Data provided Start Marker

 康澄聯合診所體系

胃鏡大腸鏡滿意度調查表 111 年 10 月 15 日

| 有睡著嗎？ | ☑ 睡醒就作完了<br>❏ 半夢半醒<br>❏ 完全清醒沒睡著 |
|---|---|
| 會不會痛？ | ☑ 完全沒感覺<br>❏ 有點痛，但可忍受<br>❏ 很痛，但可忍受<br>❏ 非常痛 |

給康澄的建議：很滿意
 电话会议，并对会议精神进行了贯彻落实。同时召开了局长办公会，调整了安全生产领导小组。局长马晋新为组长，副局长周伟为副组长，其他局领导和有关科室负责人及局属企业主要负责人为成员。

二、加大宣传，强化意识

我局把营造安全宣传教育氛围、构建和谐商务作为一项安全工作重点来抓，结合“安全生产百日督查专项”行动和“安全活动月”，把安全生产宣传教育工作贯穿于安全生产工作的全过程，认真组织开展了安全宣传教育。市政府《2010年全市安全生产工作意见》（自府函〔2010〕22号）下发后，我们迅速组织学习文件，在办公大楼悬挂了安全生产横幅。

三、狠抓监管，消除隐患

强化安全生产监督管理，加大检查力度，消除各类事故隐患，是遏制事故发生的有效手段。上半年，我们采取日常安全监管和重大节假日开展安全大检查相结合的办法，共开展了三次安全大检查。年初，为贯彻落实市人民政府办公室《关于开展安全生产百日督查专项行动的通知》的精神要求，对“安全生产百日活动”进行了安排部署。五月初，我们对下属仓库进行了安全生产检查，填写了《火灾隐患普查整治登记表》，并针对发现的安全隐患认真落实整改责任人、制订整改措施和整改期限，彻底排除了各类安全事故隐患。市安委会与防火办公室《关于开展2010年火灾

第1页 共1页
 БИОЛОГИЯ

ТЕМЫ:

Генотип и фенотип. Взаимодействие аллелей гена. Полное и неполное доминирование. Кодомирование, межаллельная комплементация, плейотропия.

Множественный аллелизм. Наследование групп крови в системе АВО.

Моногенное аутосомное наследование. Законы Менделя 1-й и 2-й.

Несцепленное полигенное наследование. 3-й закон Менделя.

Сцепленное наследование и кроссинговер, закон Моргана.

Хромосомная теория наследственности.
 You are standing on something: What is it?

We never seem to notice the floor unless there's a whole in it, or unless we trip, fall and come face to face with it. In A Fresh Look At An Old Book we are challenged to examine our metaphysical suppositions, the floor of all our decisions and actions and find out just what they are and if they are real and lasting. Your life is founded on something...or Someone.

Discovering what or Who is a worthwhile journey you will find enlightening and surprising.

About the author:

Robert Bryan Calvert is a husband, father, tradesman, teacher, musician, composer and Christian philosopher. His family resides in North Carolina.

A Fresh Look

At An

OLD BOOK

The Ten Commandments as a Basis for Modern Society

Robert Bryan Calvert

Data provided End Marker

§ **What is required**: Using the listing above, print every entry exactly.

§ **Result of this task**:
 康澄聯合診所體系

胃鏡大腸鏡滿意度調查表 111 年 10 月 15 日

| 有睡著嗎？ | ☑ 睡醒就作完了<br>❏ 半夢半醒<br>❏ 完全清醒沒睡著 |
|---|---|
| 會不會痛？ | ☑ 完全沒感覺<br>❏ 有點痛，但可忍受<br>❏ 很痛，但可忍受<br>❏ 非常痛 |

給康澄的建議：很滿意
 电话会议，并对会议精神进行了贯彻落实。同时召开了局长办公会，调整了安全生产领导小组。局长马晋新为组长，副局长周伟为副组长，其他局领导和有关科室负责人及局属企业主要负责人为成员。

二、加大宣传，强化意识

我局把营造安全宣传教育氛围、构建和谐商务作为一项安全工作重点来抓，结合“安全生产百日督查专项”行动和“安全活动月”，把安全生产宣传教育工作贯穿于安全生产工作的全过程，认真组织开展了安全宣传教育。市政府《2010年全市安全生产工作意见》（自府函〔2010〕22号）下发后，我们迅速组织学习文件，在办公大楼悬挂了安全生产横幅。

三、狠抓监管，消除隐患

强化安全生产监督管理，加大检查力度，消除各类事故隐患，是遏制事故发生的有效手段。上半年，我们采取日常安全监管和重大节假日开展安全大检查相结合的办法，共开展了三次安全大检查。年初，为贯彻落实市人民政府办公室《关于开展安全生产百日督查专项行动的通知》的精神要求，对“安全生产百日活动”进行了安排部署。五月初，我们对下属仓库进行了安全生产检查，填写了《火灾隐患普查整治登记表》，并针对发现的安全隐患认真落实整改责任人、制订整改措施和整改期限，彻底排除了各类安全事故隐患。市安委会与防火办公室《关于开展2010年火灾

第1页 共1页
 БИОЛОГИЯ

ТЕМЫ:

Генотип и фенотип. Взаимодействие аллелей гена. Полное и неполное доминирование. Кодомирование, межаллельная комплементация, плейотропия.

Множественный аллелизм. Наследование групп крови в системе АВО.

Моногенное аутосомное наследование. Законы Менделя 1-й и 2-й.

Несцепленное полигенное наследование. 3-й закон Менделя.

Сцепленное наследование и кроссинговер, закон Моргана.

Хромосомная теория наследственности.
 You are standing on something: What is it?

We never seem to notice the floor unless there's a whole in it, or unless we trip, fall and come face to face with it. In A Fresh Look At An Old Book we are challenged to examine our metaphysical suppositions, the floor of all our decisions and actions and find out just what they are and if they are real and lasting. Your life is founded on something...or Someone.

Discovering what or Who is a worthwhile journey you will find enlightening and surprising.

About the author:

Robert Bryan Calvert is a husband, father, tradesman, teacher, musician, composer and Christian philosopher. His family resides in North Carolina.

A Fresh Look

At An

OLD BOOK

The Ten Commandments as a Basis for Modern Society

Robert Bryan Calvert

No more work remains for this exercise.